Format the records below as a JSON list of strings, with one string for each line. Leave out blank lines and the pictures.

● ● ● ● ●

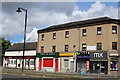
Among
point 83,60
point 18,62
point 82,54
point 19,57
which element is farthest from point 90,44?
point 18,62

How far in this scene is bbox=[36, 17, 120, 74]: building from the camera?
34656 millimetres

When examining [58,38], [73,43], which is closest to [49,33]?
[58,38]

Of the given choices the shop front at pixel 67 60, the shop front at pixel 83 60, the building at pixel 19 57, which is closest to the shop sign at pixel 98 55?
the shop front at pixel 83 60

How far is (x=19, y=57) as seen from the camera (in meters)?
51.4

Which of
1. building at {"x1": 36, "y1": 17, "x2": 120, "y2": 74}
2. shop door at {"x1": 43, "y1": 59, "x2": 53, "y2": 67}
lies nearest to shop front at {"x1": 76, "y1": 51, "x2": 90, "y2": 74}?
building at {"x1": 36, "y1": 17, "x2": 120, "y2": 74}

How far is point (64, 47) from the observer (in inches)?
1622

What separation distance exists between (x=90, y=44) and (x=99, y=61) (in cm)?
348

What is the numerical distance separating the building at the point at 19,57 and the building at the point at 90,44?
6.31m

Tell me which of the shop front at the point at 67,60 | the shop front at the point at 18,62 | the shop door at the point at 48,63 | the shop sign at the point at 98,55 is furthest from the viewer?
the shop front at the point at 18,62

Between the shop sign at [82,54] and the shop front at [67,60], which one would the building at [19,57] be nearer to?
the shop front at [67,60]

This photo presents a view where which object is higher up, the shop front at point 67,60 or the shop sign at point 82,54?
the shop sign at point 82,54

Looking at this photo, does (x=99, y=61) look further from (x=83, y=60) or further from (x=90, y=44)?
(x=90, y=44)

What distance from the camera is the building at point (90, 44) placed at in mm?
34656

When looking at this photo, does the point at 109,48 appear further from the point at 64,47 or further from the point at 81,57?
the point at 64,47
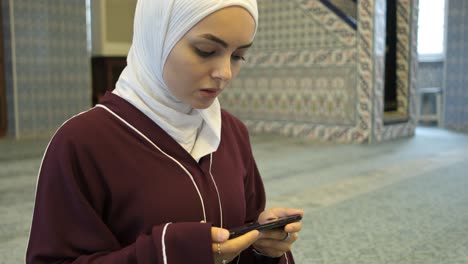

● ● ● ● ●

* EXPECTED ANSWER
[
  "Among",
  "point 83,60",
  "point 18,62",
  "point 82,54",
  "point 19,57",
  "which element is farthest from point 90,44?",
  "point 18,62",
  "How far in this scene is bbox=[36, 17, 120, 74]: building from the camera?",
  "34656 millimetres",
  "When examining [58,38], [73,43], which is closest to [49,33]?",
  "[58,38]",
  "Of the given choices the shop front at pixel 67 60, the shop front at pixel 83 60, the building at pixel 19 57, which is closest to the shop sign at pixel 98 55?",
  "the shop front at pixel 83 60",
  "How far is (x=19, y=57) as seen from the camera (in meters)?",
  "51.4",
  "Which of",
  "1. building at {\"x1\": 36, \"y1\": 17, \"x2\": 120, \"y2\": 74}",
  "2. shop door at {\"x1\": 43, \"y1\": 59, \"x2\": 53, \"y2\": 67}",
  "lies nearest to shop front at {\"x1\": 76, \"y1\": 51, \"x2\": 90, \"y2\": 74}?",
  "building at {\"x1\": 36, \"y1\": 17, \"x2\": 120, \"y2\": 74}",
  "How far is point (64, 47) from the observer (in inches)?",
  "1622",
  "What separation distance exists between (x=90, y=44) and (x=99, y=61) (in cm)?",
  "348",
  "What is the numerical distance separating the building at the point at 19,57 and the building at the point at 90,44?",
  "6.31m",
  "Tell me which of the shop front at the point at 67,60 | the shop front at the point at 18,62 | the shop door at the point at 48,63 | the shop sign at the point at 98,55 is furthest from the viewer?",
  "the shop front at the point at 18,62",
  "Between the shop sign at [82,54] and the shop front at [67,60], which one would the building at [19,57] be nearer to?",
  "the shop front at [67,60]",
  "This photo presents a view where which object is higher up, the shop front at point 67,60 or the shop sign at point 82,54?",
  "the shop sign at point 82,54",
  "Looking at this photo, does (x=99, y=61) look further from (x=83, y=60) or further from (x=90, y=44)?",
  "(x=90, y=44)",
  "What distance from the camera is the building at point (90, 44) placed at in mm?",
  "34656",
  "When looking at this photo, does the point at 109,48 appear further from the point at 64,47 or further from the point at 81,57?",
  "the point at 64,47"
]